With cash advances and payday loans, you are faced with ridiculous interest rates that are likely to keep you swimming in debt. With a 401(k) loan, you might get a low interest rate, but you’re going to pay hefty taxes and penalties if you have trouble repaying the loan (you usually have 60 days to repay the loan if you’re no longer employed).
Contribute to your emergency fund without thinking about it
Frankly, we know it is tough to make it enjoyable to create an emergency fund. Remember, emergency funds take some time to set up. If you’re dragging your feet, automate your finances.
- Pick an online savings account. Go with an online savings account for higher interest rates, plus most of them don’t have monthly fees. MyBankTracker’s top choices include Ally Bank and MyCBB.
- Determine an amount to save each month. Total your bills and regular spending for the last two months. Find out how much extra money is left over each month and then designate a portion to your emergency fund. Start small, there’s nothing wrong with saving just $200 per month.
- Schedule automatic transfers from your checking account to the emergency fund.

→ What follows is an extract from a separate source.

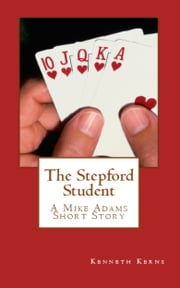 The Stepford Student ebook by Kenneth Kerns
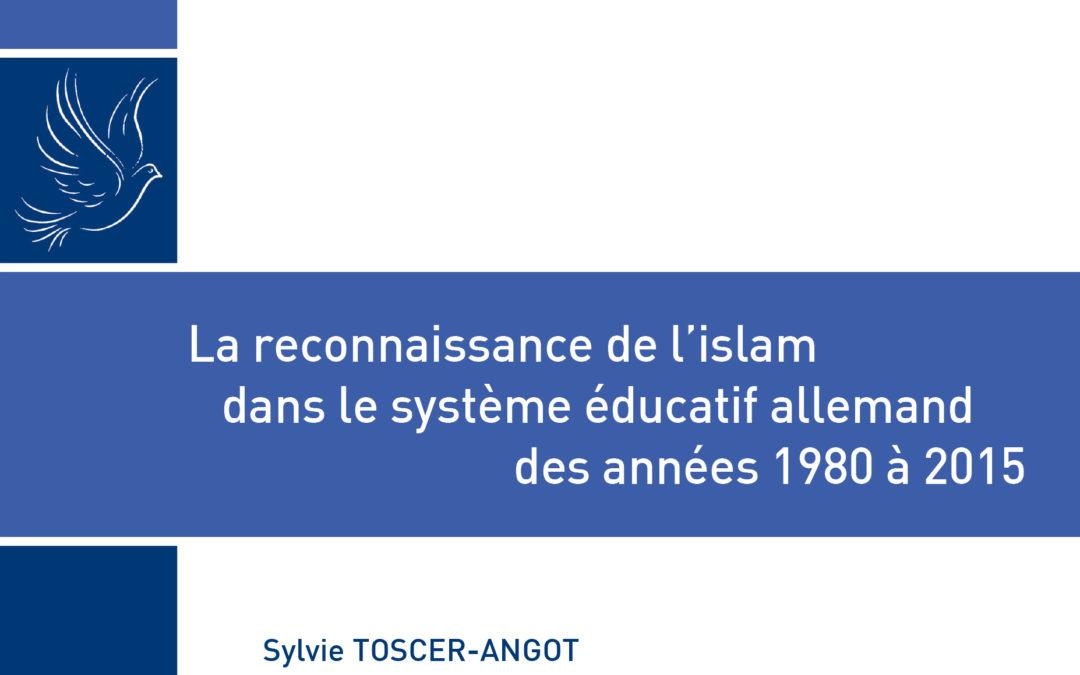 """Vendredi 26 février – Parution – Sylvie Angot : """"La reconnaissance de l'islam dans le système éducatif allemand des années 1980 à 2015"""""""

Set up a recurring monthly transfer so you don’t have to manually take action to save money. Or, split up part of your payroll direct deposit and route it to your emergency fund.
- Gradually increase over time. Once you feel more comfortable with the automatic transfers, increase the amount to speed up your progress. If you’re contributing $200 each month, increase it by $25 every three months.
When you’ve established your emergency fund, it doesn’t mean you should stop saving.
Go ahead and use the same method for all your other savings goals. Tip: try separate automatic transfers for each individual goal. (We know that online banks like Ally Bank and Capital One 360 let you create multiple savings accounts, so you can nickname each account for each goal.)
Building an emergency fund is just the beginning.
By eliminating much of the work required to save every month, you’ll eventually discover that it isn’t all too hard to stay focused on your financial goals.